**YOUR INSTRUCTIONS:**
Copy out the article below on the North Carolina Senate vote to reopen schools, word for word and in full.

Tragic circumstances unfolded in the North Carolina Senate Monday night. Despite Republicans’ efforts to lift North Carolina children out of the dark education hole of this pandemic, all but one Democrat sided with Gov. Cooper over parents.

The N.C. General Assembly on Monday, March 1, tried but failed — by one vote, 29-20 — to override the governor’s veto of a bill to reopen schools, even as students — parents, too — suffer, and opinion polls show residents want children back in the classroom.

Who is that one Democrat who chose parents over politics? Sen. Kirk deViere of Cumberland County. Locke’s Becki Gray thanked him on Twitter following the vote.

What mattered most to all Senate Democrats, except for Sen. deViere, was sticking with their fellow Democrat, Roy Cooper. They made that choice even as polling shows bipartisan support for ensuring that public schools offer in-person instruction. Here’s the flash Civitas Poll from the weekend. Overall support for Senate Bill 37, which reopened schools, sits at 59.6%, with wide swaths of North Carolinians on board.

Support for the bill runs the political spectrum, with 80% of Republicans, 56% of Unaffiliateds, and 43% of Democrats affirming their backing of the bill. Alternatively, only 8% of Republicans, 30% of Unaffiliateds, and 43% of Democrats oppose the bill.

Yet despite those numbers, parents wake up today facing the real-world impact of a lost year of learning, with too many kids mired in depression, weariness, and longing for their friends and normal life.

But it isn’t to be despite science that supports returning to the classroom, and despite Gov. Cooper moving educators to the front of the COVID-19 vaccination line.

Here’s how it went down in the Senate.

“Three Democratic senators — Sens. Kirk DeViere, Paul Lowe, and Ben Clark — prioritized children’s interests when the bill passed the first time,” Senate leader Phil Berger, R-Rockingham, said in a news release. “If they stick to their convictions and side again with the overwhelming majority of parents, this bill will almost certainly become law.”

**GIVEN DATA:**

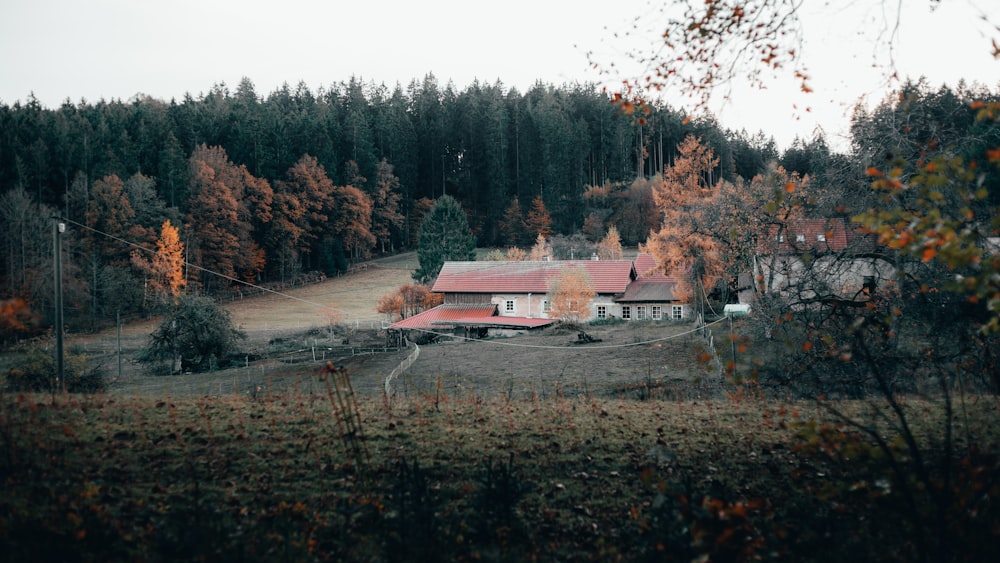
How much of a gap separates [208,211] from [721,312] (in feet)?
160

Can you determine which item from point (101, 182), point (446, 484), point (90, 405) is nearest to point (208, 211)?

**RESPONSE TO THIS EXERCISE:**
Tragic circumstances unfolded in the North Carolina Senate Monday night. Despite Republicans’ efforts to lift North Carolina children out of the dark education hole of this pandemic, all but one Democrat sided with Gov. Cooper over parents.

The N.C. General Assembly on Monday, March 1, tried but failed — by one vote, 29-20 — to override the governor’s veto of a bill to reopen schools, even as students — parents, too — suffer, and opinion polls show residents want children back in the classroom.

Who is that one Democrat who chose parents over politics? Sen. Kirk deViere of Cumberland County. Locke’s Becki Gray thanked him on Twitter following the vote.

What mattered most to all Senate Democrats, except for Sen. deViere, was sticking with their fellow Democrat, Roy Cooper. They made that choice even as polling shows bipartisan support for ensuring that public schools offer in-person instruction. Here’s the flash Civitas Poll from the weekend. Overall support for Senate Bill 37, which reopened schools, sits at 59.6%, with wide swaths of North Carolinians on board.

Support for the bill runs the political spectrum, with 80% of Republicans, 56% of Unaffiliateds, and 43% of Democrats affirming their backing of the bill. Alternatively, only 8% of Republicans, 30% of Unaffiliateds, and 43% of Democrats oppose the bill.

Yet despite those numbers, parents wake up today facing the real-world impact of a lost year of learning, with too many kids mired in depression, weariness, and longing for their friends and normal life.

But it isn’t to be despite science that supports returning to the classroom, and despite Gov. Cooper moving educators to the front of the COVID-19 vaccination line.

Here’s how it went down in the Senate.

“Three Democratic senators — Sens. Kirk DeViere, Paul Lowe, and Ben Clark — prioritized children’s interests when the bill passed the first time,” Senate leader Phil Berger, R-Rockingham, said in a news release. “If they stick to their convictions and side again with the overwhelming majority of parents, this bill will almost certainly become law.”